begin Page extract

Roy, when he read the speeches of Mohani and Chettiar, surely, was not amused. He called them ‘childish’. He wrote in the Masses of India :  Nothing can be more  non-communistic that to say that the Indian working class will play its historic role in the struggle for national freedom and work out its own salvation independently of the International proletarian movement . Those who maintain and propagate this point of view are far from being Communists: they are veritable enemies of the Indian working class.

**

It was around this time in 1925 or early 1926 that Roy and Evelyn decided to end their relationship. They were separated for ever. The exact dates and reasons  for separation are not clear. Their separation was so complete that never after met ot corresponded. And, there is not a single word or reference to Evelyn in Roy’s Memoirs.

The British Intelligence was under the impression that after her separation from Roy, Evelyn moved back to USA. Neither her name nor her pseudonym (Santi Devi) appears in any of the documents, pamphlets or literature relating to communism after 1925.

The separation was very painful to both. Roy’s party work in Europe suffered a great deal, because till then Evelyn had been managing and editing Vanguard/ Indian Masses; writing articles in Inprecor.  She was his secretary assistant and co-worker.

[We shall talk about Evelyn separately later in the series.]

**

During 1925-6 Roy’s influence over the Indian question sharply declined and the CPGB began taking control of the direction of Indian Communist affairs.

In regard to influencing the Indian national Congress, Roy’s plan had been to form a legal party within the Congress party comprising Communist groups. At the same time influence the liberal Congress members through his writings in the journal; and also sending messages to the INC.

Accordingly, the CPI sent a manifesto to the Gauhati session of the INC in December 1926. Its objective was to influence the left wing in the Congress and induce the Congress leadership to adopt more radical programs. The manifesto included demands of peasants and workers, such as agrarian reforms to abolish landlord –system, abolish indebtedness, reduce exorbitant rents etc. It also urged to enact labour laws to end exploitation of labour and to ensure a minimum mages and eight-hour day work, the right to strike and to form unions. The Manifesto concluded  by cautioning the Indian National Congress that it could save itself  and find the road to  national freedom only by forming a ‘people’s Party’.

 CPI knew very well that the Congress would not be able to take decision on these issues.

**

Nehru

Nehru the Socialist-thinking leader came to prominence by 1927. During 1926-27, he travelled widely in Europe. At Brussels he  had attended the Congress of Oppressed Nationalities and had actively participated in the ‘League against Imperialism’ (LAI). Nehru also agreed to serve on the Executive Committee of the newly formed League Against Imperialism; and continued in that position until end of January 1930.

end Page extract
begin Material for this exercise

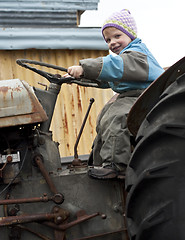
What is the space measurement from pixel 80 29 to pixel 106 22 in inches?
174

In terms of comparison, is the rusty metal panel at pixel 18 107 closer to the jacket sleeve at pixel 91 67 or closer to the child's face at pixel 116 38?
the jacket sleeve at pixel 91 67

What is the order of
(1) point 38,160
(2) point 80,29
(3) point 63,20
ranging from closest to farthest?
(1) point 38,160 → (2) point 80,29 → (3) point 63,20

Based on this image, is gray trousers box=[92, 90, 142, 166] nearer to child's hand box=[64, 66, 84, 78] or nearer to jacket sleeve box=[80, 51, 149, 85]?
jacket sleeve box=[80, 51, 149, 85]

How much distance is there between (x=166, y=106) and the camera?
1.63 meters

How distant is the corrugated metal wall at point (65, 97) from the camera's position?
282 inches

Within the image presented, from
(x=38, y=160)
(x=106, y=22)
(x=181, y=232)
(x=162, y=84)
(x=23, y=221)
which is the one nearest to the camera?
(x=181, y=232)

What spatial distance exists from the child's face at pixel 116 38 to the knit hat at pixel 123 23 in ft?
0.09

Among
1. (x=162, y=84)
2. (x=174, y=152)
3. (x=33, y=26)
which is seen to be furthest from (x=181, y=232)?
(x=33, y=26)

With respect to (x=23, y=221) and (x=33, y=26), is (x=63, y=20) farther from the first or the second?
(x=23, y=221)

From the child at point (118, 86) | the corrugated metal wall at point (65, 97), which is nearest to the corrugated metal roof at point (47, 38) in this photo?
the corrugated metal wall at point (65, 97)

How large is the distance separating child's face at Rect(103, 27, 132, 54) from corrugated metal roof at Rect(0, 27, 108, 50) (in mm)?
4346

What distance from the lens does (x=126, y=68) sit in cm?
237

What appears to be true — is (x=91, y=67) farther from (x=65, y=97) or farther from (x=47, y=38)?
(x=65, y=97)

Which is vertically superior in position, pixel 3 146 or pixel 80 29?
pixel 80 29
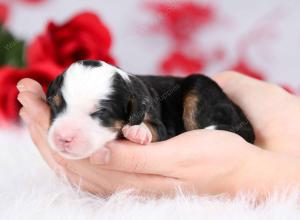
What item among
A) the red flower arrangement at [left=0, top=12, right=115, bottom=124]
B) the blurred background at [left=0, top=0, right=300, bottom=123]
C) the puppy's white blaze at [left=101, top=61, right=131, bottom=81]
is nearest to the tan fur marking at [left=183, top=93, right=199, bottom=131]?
the puppy's white blaze at [left=101, top=61, right=131, bottom=81]

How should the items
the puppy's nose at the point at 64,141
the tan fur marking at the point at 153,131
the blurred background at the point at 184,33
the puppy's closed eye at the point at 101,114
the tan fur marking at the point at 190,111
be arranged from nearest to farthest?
the puppy's nose at the point at 64,141
the puppy's closed eye at the point at 101,114
the tan fur marking at the point at 153,131
the tan fur marking at the point at 190,111
the blurred background at the point at 184,33

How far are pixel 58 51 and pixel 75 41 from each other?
136mm

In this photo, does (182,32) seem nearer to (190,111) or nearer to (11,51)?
(11,51)

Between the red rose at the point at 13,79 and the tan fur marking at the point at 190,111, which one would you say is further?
the red rose at the point at 13,79

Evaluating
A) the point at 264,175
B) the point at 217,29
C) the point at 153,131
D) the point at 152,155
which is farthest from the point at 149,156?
the point at 217,29

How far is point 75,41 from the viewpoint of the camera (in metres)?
3.07

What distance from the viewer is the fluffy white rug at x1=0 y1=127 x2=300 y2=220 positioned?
161cm

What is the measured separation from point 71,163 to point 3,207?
27 centimetres

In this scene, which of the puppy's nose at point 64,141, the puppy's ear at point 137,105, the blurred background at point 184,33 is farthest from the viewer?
the blurred background at point 184,33

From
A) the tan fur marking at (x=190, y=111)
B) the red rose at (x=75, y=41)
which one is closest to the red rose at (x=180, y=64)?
the red rose at (x=75, y=41)

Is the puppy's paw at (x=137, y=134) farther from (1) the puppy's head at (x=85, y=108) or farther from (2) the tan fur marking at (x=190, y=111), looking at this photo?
(2) the tan fur marking at (x=190, y=111)

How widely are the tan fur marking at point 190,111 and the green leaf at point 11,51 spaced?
60.1 inches

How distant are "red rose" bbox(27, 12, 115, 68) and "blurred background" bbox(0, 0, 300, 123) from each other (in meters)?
0.23

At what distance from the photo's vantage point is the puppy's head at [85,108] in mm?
1551
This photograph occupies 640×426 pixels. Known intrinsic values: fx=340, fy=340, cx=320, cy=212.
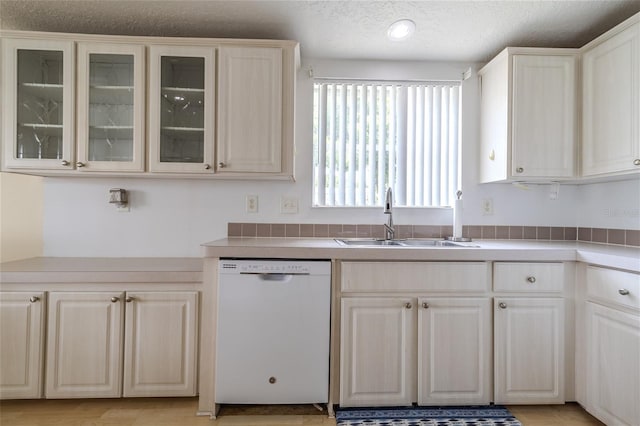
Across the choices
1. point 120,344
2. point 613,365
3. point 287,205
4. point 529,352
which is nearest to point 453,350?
point 529,352

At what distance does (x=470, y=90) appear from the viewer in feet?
7.93

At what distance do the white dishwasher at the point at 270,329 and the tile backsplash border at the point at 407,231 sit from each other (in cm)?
61

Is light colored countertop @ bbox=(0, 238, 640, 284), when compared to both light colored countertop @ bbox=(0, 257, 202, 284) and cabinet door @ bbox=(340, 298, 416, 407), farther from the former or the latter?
cabinet door @ bbox=(340, 298, 416, 407)

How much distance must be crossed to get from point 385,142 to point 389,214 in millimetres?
531

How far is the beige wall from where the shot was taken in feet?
6.70

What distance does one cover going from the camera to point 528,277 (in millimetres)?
1774

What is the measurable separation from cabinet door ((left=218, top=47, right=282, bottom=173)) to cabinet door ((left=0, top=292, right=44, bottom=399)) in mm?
1195

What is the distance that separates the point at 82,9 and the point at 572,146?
2924 millimetres

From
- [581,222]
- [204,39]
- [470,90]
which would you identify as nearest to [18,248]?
[204,39]

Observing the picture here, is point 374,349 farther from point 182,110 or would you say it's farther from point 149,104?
point 149,104

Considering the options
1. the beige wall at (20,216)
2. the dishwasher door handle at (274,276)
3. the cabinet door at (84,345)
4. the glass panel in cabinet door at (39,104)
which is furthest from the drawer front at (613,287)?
the beige wall at (20,216)

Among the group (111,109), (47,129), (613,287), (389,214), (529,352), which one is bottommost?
(529,352)

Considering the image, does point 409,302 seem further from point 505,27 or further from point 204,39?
point 204,39

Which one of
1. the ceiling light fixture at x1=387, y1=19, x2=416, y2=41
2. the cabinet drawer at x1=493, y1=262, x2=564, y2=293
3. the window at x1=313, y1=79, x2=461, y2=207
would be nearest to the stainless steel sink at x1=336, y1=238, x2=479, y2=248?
the window at x1=313, y1=79, x2=461, y2=207
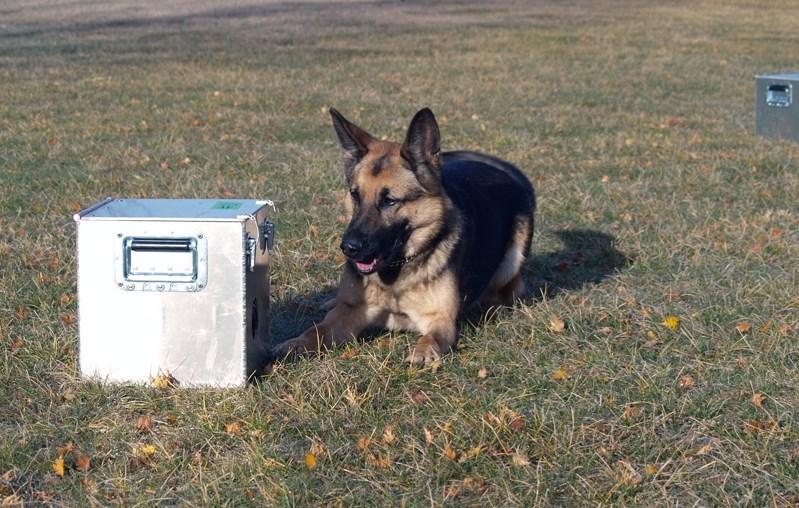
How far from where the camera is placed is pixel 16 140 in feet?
34.3

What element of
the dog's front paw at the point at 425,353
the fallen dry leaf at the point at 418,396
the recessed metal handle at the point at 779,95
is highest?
the recessed metal handle at the point at 779,95

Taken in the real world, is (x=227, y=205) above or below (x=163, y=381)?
above

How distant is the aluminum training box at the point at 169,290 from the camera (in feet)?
13.6

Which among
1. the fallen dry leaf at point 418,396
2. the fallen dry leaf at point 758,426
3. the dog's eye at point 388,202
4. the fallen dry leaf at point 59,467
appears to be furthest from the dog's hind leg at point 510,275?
the fallen dry leaf at point 59,467

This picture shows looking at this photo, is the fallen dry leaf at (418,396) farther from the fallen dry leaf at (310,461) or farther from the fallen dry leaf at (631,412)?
the fallen dry leaf at (631,412)

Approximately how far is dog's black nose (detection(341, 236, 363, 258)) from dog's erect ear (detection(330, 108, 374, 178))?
0.57m

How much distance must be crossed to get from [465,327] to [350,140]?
124cm

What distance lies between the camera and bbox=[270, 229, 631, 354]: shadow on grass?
5.58 m

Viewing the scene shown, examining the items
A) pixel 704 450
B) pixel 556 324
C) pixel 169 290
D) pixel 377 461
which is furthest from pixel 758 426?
pixel 169 290

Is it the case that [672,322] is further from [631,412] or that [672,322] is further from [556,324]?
[631,412]

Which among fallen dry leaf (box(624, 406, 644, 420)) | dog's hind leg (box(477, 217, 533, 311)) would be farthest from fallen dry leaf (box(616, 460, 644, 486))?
dog's hind leg (box(477, 217, 533, 311))

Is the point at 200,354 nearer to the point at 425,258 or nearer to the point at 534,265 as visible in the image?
the point at 425,258

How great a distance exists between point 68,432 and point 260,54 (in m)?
16.1

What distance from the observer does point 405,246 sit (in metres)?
5.04
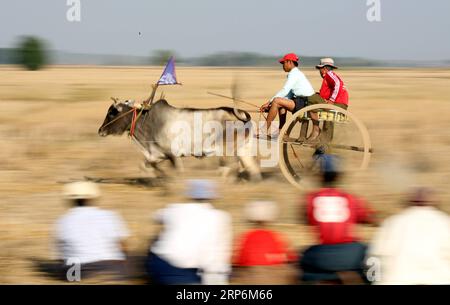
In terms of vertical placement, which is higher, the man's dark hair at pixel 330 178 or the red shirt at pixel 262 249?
the man's dark hair at pixel 330 178

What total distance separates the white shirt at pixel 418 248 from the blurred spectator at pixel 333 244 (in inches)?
10.8

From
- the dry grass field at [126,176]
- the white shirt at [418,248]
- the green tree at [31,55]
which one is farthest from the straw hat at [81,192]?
the green tree at [31,55]

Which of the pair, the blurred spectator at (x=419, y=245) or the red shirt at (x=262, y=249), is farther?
the red shirt at (x=262, y=249)

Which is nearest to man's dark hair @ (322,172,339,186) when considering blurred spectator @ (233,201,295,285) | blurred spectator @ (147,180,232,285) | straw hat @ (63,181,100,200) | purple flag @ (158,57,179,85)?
blurred spectator @ (233,201,295,285)

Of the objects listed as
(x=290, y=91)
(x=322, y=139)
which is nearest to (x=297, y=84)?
(x=290, y=91)

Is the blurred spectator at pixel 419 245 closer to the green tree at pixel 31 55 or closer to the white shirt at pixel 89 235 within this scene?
the white shirt at pixel 89 235

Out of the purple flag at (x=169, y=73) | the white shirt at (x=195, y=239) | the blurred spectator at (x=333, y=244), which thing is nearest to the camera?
the blurred spectator at (x=333, y=244)

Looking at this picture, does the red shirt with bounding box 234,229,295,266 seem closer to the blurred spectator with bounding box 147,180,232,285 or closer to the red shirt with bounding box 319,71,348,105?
the blurred spectator with bounding box 147,180,232,285

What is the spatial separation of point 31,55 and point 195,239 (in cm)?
7969

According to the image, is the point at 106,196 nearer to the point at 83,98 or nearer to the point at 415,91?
the point at 83,98

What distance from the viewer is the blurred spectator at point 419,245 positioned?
235 inches

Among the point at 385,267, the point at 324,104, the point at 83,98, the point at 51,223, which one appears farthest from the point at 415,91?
the point at 385,267

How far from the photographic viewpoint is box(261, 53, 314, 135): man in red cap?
38.0ft

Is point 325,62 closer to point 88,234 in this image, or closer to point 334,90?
point 334,90
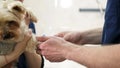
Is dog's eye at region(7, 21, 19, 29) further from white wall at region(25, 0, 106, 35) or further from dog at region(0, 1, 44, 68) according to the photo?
white wall at region(25, 0, 106, 35)

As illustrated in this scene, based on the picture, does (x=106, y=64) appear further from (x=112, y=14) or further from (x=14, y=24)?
(x=14, y=24)

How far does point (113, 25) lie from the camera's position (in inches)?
33.8

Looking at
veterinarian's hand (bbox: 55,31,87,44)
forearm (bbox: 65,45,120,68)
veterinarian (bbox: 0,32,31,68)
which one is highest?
forearm (bbox: 65,45,120,68)

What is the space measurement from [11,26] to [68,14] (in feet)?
5.15

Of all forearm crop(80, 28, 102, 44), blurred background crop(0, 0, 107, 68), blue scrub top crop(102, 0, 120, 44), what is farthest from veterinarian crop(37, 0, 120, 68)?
blurred background crop(0, 0, 107, 68)

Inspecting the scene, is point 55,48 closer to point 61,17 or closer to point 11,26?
point 11,26

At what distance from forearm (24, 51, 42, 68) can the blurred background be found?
1281 mm

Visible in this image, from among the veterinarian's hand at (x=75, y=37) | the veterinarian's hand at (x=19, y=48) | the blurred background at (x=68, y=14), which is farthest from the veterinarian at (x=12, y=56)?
the blurred background at (x=68, y=14)

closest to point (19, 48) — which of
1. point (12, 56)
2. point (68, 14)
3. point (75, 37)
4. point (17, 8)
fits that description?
point (12, 56)

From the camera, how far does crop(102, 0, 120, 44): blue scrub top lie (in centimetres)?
85

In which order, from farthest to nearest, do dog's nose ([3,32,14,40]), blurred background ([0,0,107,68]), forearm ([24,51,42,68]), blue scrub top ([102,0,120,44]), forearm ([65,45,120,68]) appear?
1. blurred background ([0,0,107,68])
2. forearm ([24,51,42,68])
3. dog's nose ([3,32,14,40])
4. blue scrub top ([102,0,120,44])
5. forearm ([65,45,120,68])

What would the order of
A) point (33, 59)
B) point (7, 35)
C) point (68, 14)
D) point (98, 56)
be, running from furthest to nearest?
point (68, 14)
point (33, 59)
point (7, 35)
point (98, 56)

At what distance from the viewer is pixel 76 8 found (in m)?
2.56

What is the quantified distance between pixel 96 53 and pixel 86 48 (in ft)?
0.19
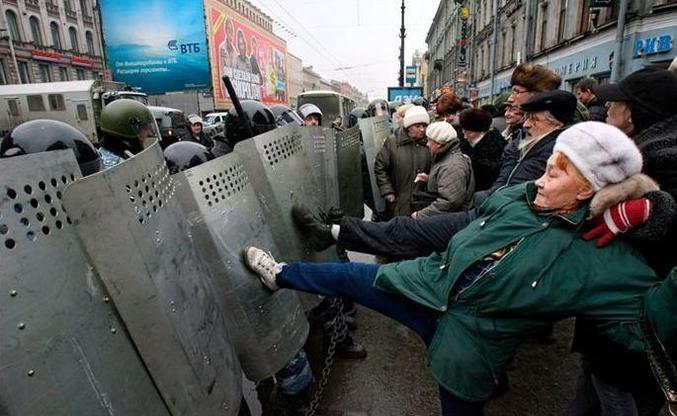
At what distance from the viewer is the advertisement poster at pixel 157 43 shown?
27.7 m

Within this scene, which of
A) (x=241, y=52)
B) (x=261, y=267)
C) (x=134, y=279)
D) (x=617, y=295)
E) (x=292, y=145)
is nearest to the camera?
(x=134, y=279)

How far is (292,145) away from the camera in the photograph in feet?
7.49

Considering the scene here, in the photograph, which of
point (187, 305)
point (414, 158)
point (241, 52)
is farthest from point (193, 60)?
point (187, 305)

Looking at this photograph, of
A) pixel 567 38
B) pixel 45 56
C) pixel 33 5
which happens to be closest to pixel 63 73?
pixel 45 56

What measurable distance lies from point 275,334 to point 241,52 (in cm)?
3567

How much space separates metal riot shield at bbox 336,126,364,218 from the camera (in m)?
3.21

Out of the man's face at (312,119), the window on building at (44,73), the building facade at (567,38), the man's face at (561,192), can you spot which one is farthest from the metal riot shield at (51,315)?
the window on building at (44,73)

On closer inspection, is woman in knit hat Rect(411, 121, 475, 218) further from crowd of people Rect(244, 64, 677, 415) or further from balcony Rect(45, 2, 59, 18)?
balcony Rect(45, 2, 59, 18)

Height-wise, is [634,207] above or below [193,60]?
below

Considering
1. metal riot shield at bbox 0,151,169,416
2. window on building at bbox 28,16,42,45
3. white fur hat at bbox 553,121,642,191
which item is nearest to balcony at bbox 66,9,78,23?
window on building at bbox 28,16,42,45

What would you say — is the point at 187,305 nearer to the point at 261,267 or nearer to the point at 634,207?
the point at 261,267

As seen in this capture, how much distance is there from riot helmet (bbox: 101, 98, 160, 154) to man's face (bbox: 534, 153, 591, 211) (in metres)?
2.23

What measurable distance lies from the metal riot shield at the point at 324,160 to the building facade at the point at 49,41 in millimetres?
35192

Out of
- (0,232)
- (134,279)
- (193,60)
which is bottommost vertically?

end Material for this exercise

● **Jobs**
**A)** Please return the stretch of the records from the line containing "What would you" through the end of the records, without any changes.
**B)** Carry the account of M. N. Roy and the early Indian communist movement forward from where it stops.

● **Per-task outputs**
**A)**
What would you say — is the point at 187,305 nearer to the point at 261,267 or nearer to the point at 634,207?
the point at 261,267

As seen in this capture, how much distance is there from riot helmet (bbox: 101, 98, 160, 154) to man's face (bbox: 534, 153, 591, 211) (in metres)?
2.23

What measurable distance lies from the metal riot shield at the point at 324,160 to the building facade at the point at 49,41 in millimetres?
35192

Out of
- (0,232)
- (134,279)
- (193,60)
which is bottommost vertically?

**B)**
In November 1927 Nehru with his father visited Moscow to attend the Tenth Anniversary Celebration of the Bolshevik movement. He was properly impressed the progress made by Russia under the Soviets.

During this period, the younger elements within Congress began to veer around new ideas and the socialist ideas of Nehru which induced a new tone in the Congress way of expressing or terming its programs.

The Congress left wing made its first collective move in Madras session of INC in 1927. Nehru proposed radical resolutions. And, surprisingly they were accepted and passed by the Congress session.

 

The left wing within Congress differed from Gandhi on the question of Swaraj –complete freedom. They demanded the leadership to define their conception of Swaraj.  Swaraj they insisted should be complete freedom and not mere dominion status.

It was in this context that the Independence for India League (ILL) was formed by the radical Nationalists led by Nehru, Bose and others. The basic objective if the IIL was to step up the demand for full-independence. It also asked for several social and labour reforms. It also said : the League aims at a socialistic , democratic  state in which every person has the fullest opportunities of development and the  state controls the means of production and distribution.’

By about 1928, a wave of socialist/ leftist ideas was circling around the youth in Congress. It provided a platform for young radicals, youth leagues and student organizations to express their ideas of socialism.

In the Congress session of 1928, an amendment was moved by the Congress-left in favour of complete independence, while Gandhi presented a resolution seeking Dominion Status. The amendment was introduced by Bose and supported by Nehru. The amendment secured 973 votes as against 1350 votes in favour of Gandhi‘s resolution.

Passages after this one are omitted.